4. Materials and Methods

4.1. Animal Experiment

The animal experiment protocol was reviewed and approved by the Institutional Animal Care and Use Committee of Jeonbuk National University (CBNU 2018-040, 29 May 2018, Jeonju, Korea). Male C57BL/6 mice (7–8 weeks old; weight 20–25 g) were purchased from Orient Bio, Inc. (Seoul, Korea), maintained in a room with controlled temperature (23 ± 1 °C), humidity, and lighting (12-h light/12-h dark cycle), and given free access to food and water. For the experiment, we divided the mice into four groups: sham and UUO with Veh treatment, and sham and UUO with VP treatment (n = 15/group). VP (Sigma-Aldrich; Merck KGaA, Darmstadt, Germany) was dissolved in dimethyl sulfoxide (DMSO, 0.05% v/v), and DMSO (0.05% v/v) was used as the vehicle. VP (100 mg/kg) was administered by daily intraperitoneal injection for 3 d before UUO surgery and continued for 7 d after surgery. Renal fibrosis was induced using a UUO operation described previously [21]. In brief, mice were anesthetized by intraperitoneal injection of ketamine (100 mg/kg, Huons, Seoul, Korea) and xylazine (10 mg/kg, Bayer Korea, Seoul, Korea) and placed on a temperature-controlled operating table to maintain body temperature at 37 °C. Through a midline incision in the abdomen, the right proximal ureter was exposed and ligated at two separated points using 3-0 black silk. We performed the sham operation using the same method without the ligation of the ureter. Seven days after the UUO operation, the obstructed kidney was harvested, prepared for histological examination, and stored at −80 °C for the Western blot analysis.

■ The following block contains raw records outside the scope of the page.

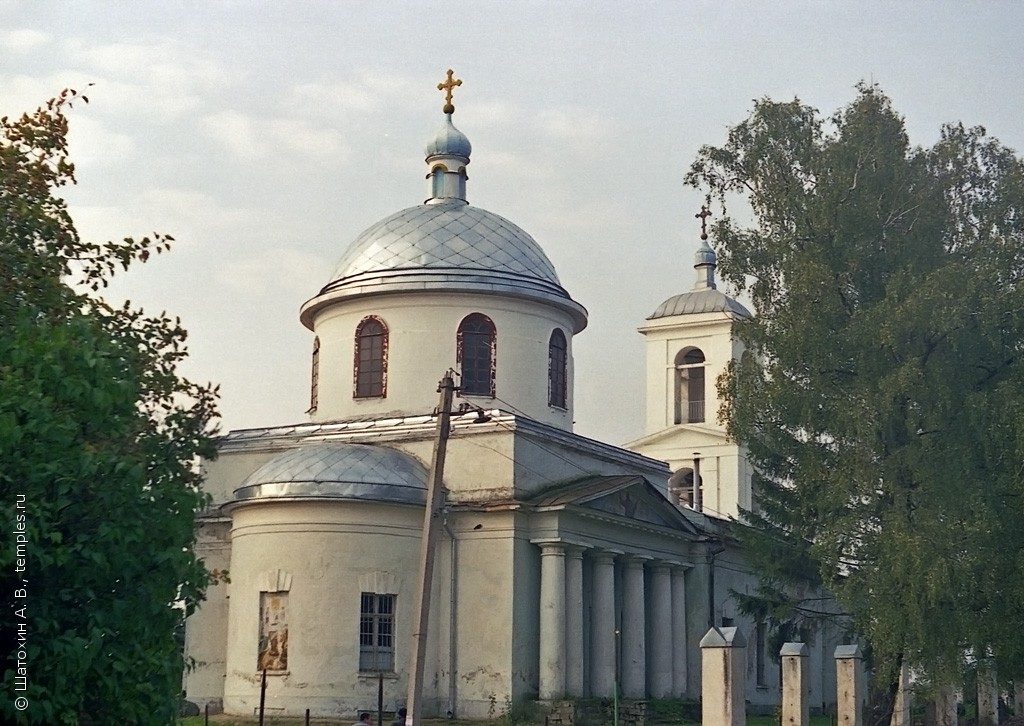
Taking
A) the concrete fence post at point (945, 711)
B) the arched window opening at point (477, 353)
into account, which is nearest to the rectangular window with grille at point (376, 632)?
the arched window opening at point (477, 353)

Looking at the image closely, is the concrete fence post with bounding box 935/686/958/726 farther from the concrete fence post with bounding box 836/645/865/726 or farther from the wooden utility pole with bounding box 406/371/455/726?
the wooden utility pole with bounding box 406/371/455/726

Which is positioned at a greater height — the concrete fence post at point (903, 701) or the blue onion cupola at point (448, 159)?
the blue onion cupola at point (448, 159)

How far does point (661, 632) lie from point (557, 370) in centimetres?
605

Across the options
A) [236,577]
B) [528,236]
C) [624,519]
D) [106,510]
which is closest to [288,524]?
[236,577]

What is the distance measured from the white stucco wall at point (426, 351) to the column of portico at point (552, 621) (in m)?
4.10

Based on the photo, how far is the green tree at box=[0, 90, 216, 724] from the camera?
11633 mm

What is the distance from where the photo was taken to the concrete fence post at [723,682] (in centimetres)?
1839

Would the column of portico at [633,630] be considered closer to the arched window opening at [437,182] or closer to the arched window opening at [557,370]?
the arched window opening at [557,370]

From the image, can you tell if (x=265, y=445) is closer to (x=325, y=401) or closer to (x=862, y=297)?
(x=325, y=401)

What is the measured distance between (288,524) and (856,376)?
34.4 ft

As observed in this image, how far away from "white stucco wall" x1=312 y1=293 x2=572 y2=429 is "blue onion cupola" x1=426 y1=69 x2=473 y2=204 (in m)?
3.42

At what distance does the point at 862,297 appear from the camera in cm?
2420

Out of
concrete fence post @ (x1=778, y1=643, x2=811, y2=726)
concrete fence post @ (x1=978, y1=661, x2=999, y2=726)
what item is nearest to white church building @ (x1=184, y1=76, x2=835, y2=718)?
concrete fence post @ (x1=978, y1=661, x2=999, y2=726)

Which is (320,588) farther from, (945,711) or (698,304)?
(698,304)
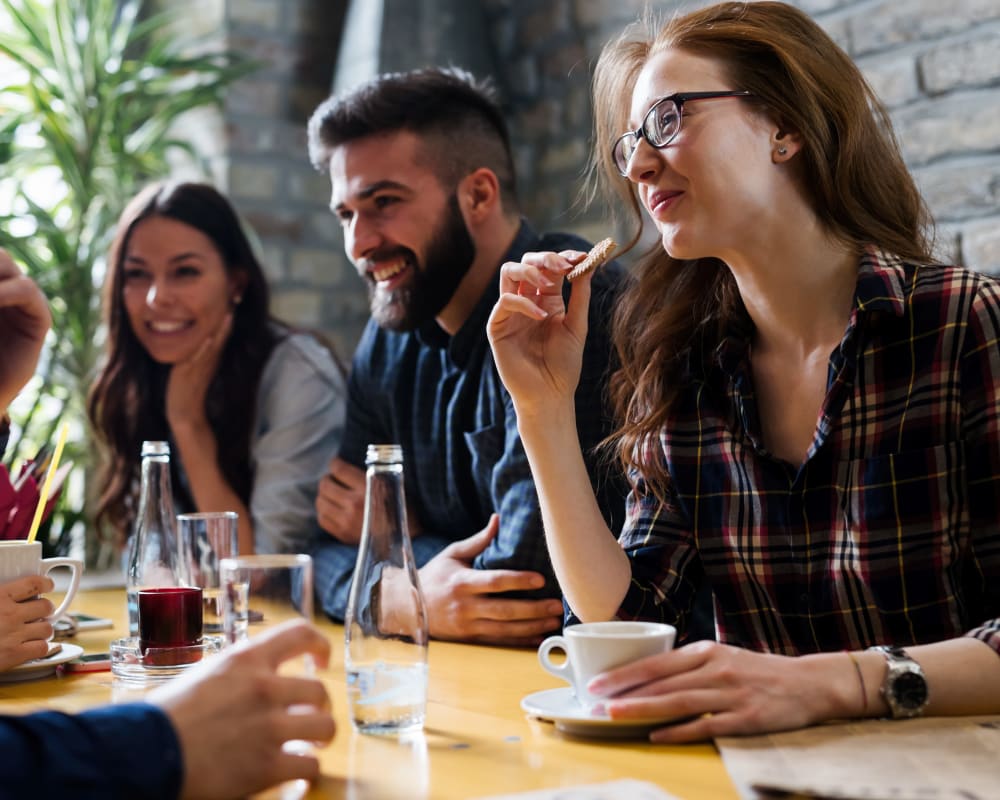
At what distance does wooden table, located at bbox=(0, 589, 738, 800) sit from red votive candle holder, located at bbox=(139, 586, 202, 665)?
2.5 inches

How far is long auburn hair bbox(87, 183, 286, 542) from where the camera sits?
2584 millimetres

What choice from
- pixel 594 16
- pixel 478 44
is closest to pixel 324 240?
pixel 478 44

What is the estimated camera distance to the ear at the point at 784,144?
141 centimetres

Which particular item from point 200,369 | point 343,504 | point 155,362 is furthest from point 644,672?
point 155,362

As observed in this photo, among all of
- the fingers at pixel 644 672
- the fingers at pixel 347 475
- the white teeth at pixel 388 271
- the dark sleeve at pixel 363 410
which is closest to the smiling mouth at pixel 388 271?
the white teeth at pixel 388 271

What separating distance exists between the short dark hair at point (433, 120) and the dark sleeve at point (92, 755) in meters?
1.60

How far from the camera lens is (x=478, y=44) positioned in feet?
13.3

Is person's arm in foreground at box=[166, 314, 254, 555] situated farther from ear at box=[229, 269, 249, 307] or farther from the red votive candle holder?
the red votive candle holder

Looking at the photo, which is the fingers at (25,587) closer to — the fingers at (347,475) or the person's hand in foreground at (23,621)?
the person's hand in foreground at (23,621)

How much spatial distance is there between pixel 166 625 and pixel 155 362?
1.59 metres

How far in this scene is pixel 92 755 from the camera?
729mm

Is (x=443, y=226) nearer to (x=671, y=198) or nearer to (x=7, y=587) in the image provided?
(x=671, y=198)

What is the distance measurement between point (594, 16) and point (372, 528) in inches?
122

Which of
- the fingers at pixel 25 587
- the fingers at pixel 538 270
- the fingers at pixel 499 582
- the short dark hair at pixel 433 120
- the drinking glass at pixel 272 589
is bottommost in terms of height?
the fingers at pixel 499 582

4.2. Renal Histologic Examination

Each kidney was fixed in 4% paraformaldehyde and embedded in paraffin. The block was cut into 5 μm sections and stained with PAS stain and Masson’s trichrome. For immunofluorescence staining, freshly frozen renal tissues were fixed with 4% paraformaldehyde, permeabilized in 1% Triton X-100, and then incubated with a blocking buffer. The tissue samples were incubated with anti-α-smooth muscle actin (α-SMA; A2547 mouse; 1:1000; Sigma-Aldrich Merck KGaA, Darmstadt, Germany), anti-fibroblast specific protein (FSP)-1 (ab27957; 1:100; Abcam, Cambridge, UK) and F4/80 (14-4801-82; 1:200 eBioscience, San Diego, CA, USA) and then exposed to Cy3-labeled secondary antibody (Chemicon, Temecula, CA). Nuclear staining was performed using 300 nM 4’, 6-diamidino-2-phenylindole solution for 3 min (DAPI, Molecular Probes; Thermo Fisher Scientific, Inc.). For the morphometric analysis, two observers who were unaware of the origins of the samples used a Zeiss Z1 microscope or Zeiss LSM 510 confocal laser scanning microscope (Carl Zeiss, Göttingen, Germany) to evaluate all slides. Tubular injury was scored into six levels based on the percentage of tubular dilation, epithelial desquamation, and loss of brush border in 10 randomly chosen, non-overlapping fields at a magnification of 200× under a light microscope: 0, none; 0.5, <10%; 1, 10–25%; 2, 25–50%; 3, 50–75%; and 4, >75%. The fibrotic area was also measured in 10 randomly chosen, non-overlapping fields at a magnification of 200×. The area fraction of α-SMA was measured at a magnification of 400×. The numbers of FSP-1 positive fibroblasts and F4/80 positive macrophages were counted at a magnification of 400×. All images were analyzed using ImageJ software (http://rsb.info.nih.gov/ij).

4.3. Western Blotting

The Western blot analysis was performed as described previously [20]. Kidney tissue and cell lysates were separated by 10% SDS-PAGE. After electrophoresis, the samples were transferred to PVDF membranes (BIO-RAD, Hercules, CA, USA) and blocked with 5% skim milk (BIO-RAD, Hercules, CA, USA). Then we probed the blots with primary antibodies to α-SMA (A2547 mouse; 1:1000; Sigma-Aldrich Merck KGaA, Darmstadt, Germany), type I collagen (1310-01; goat; 1:1000; Southern Biotech, Birmingham, AL, USA), ICAM-1 (sc-1511; goat; 1:1000, Santa Cruz Biotechnology, Mississauga, CA, USA), CTGF (sc-365970; mouse; 1:1000; Santa Cruz Biotechnology, Inc., Dallas, TX, USA), phospho-Smad2 (3101; rabbit; 1:1000; Cell Signaling Technology Inc., Danvers, MA, USA), phospho-Smad3 (9520; rabbit; 1:1000; Cell Signaling Technology Inc.), Smad2/3 (07-408; rabbit; 1:1000; EMD Millipore, Billerica, MA, USA), and glyceraldehyde 3-phosphate dehydrogenase (GAPDH; AP0063; rabbit; 1:2000; Bioworld Technology, Inc., Danvers, MA, USA), which was used as an internal control. All signals were analyzed by a densitometric scanner (ImageQuant LAS 4000 Mini, GE Healthcare Life Sciences, Piscataway Township, NJ, USA).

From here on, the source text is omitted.